Note: A securities rating is not a recommendation to buy, sell or hold securities. Ratings may be subject to revision or withdrawal at any time, and each rating should be evaluated independently of any other rating.

The Guarantor and the Issuer have filed a registration statement (including the Base Prospectus) and the Prospectus Supplement with the U.S. Securities and Exchange Commission (SEC) for the offering to which this communication relates. Before you invest, you should read the prospectus in that registration statement, the Prospectus Supplement and other documents the Guarantor and the Issuer have filed with the SEC for more complete information about this offering. You may get these documents for free by visiting EDGAR on the SEC Web site at www.sec.gov. Alternatively, the Guarantor, the Issuer and any underwriter or any dealer participating in the offering will arrange to send you the prospectus if you request it by calling toll-free: BofA Securities, Inc. toll-free at +1 800 294 1322, J.P. Morgan Securities LLC at + 1 212 834 4533, Morgan Stanley & Co. LLC toll-free at +1 866 718 1649, RBC Capital Markets, LLC toll-free at + 1 866 375 6829, UBS Securities LLC toll-free at +1 888 827 7275 and Wells Fargo Securities, LLC toll-free at + 1 800 645 3751.
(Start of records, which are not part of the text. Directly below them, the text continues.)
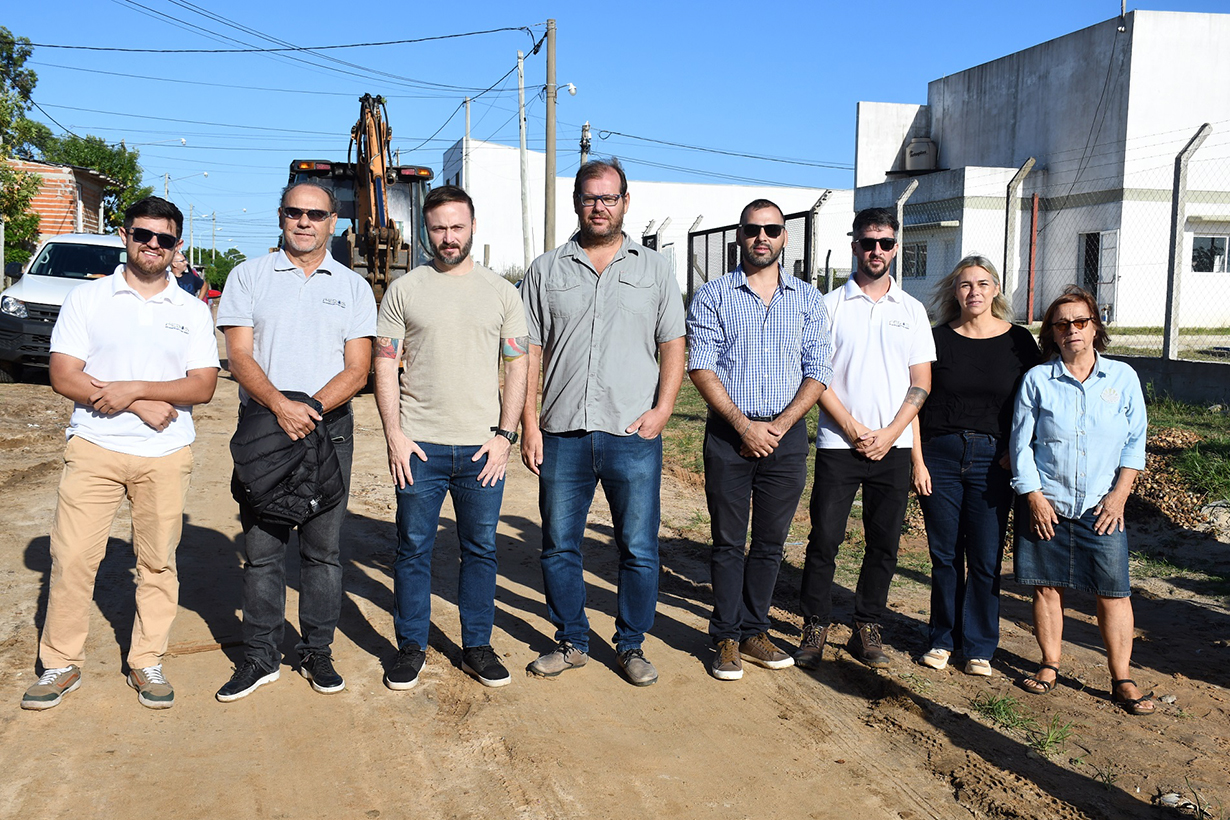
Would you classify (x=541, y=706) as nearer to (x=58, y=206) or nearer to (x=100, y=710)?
(x=100, y=710)

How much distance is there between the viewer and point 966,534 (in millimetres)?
4668

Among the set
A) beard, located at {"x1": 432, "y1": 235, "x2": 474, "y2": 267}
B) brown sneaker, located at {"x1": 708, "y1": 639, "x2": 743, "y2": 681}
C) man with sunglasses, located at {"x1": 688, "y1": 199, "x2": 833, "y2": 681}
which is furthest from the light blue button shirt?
beard, located at {"x1": 432, "y1": 235, "x2": 474, "y2": 267}

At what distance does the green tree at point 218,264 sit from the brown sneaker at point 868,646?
193 ft

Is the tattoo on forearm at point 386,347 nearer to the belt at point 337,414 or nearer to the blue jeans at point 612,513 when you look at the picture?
the belt at point 337,414

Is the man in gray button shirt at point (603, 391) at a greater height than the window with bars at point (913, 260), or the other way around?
the window with bars at point (913, 260)

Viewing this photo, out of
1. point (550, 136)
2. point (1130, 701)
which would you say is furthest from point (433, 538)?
point (550, 136)

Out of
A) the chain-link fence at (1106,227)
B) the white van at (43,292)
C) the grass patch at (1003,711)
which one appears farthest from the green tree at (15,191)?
the grass patch at (1003,711)

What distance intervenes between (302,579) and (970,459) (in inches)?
121

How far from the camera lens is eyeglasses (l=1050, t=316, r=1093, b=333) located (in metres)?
4.30

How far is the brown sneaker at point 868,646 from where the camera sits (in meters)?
4.61

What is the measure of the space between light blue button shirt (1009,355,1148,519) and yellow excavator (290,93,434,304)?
9622 mm

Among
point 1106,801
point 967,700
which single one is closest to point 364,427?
point 967,700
We currently expect delivery of the Subordinated Notes to occur on October 22, 2019, which will be the fifth business day following the pricing of the Subordinated Notes (such settlement cycle being referred to as “T+5”). Trades in the secondary market generally are required to settle in two business days, unless the parties to any such trade expressly agree otherwise. Accordingly, purchasers who wish to trade Subordinated Notes on the date of pricing or the next two succeeding business days will be required, by virtue of the fact that the Subordinated Notes initially will settle in T+5, to specify an alternate settlement cycle at the time of any such trade to prevent a failed settlement. Purchasers of Subordinated Notes who wish to trade Subordinated Notes on the date of pricing or the next two succeeding business days should consult their own advisors.

MIFID II product governance / Professional investors and ECPs only target market / PROHIBITION OF SALES TO EEA RETAIL INVESTORS – Manufacturer target market (MiFID II product governance) is eligible counterparties and professional clients only (all distribution channels). No PRIIPs key information document (KID) has been prepared as not available to retail in EEA.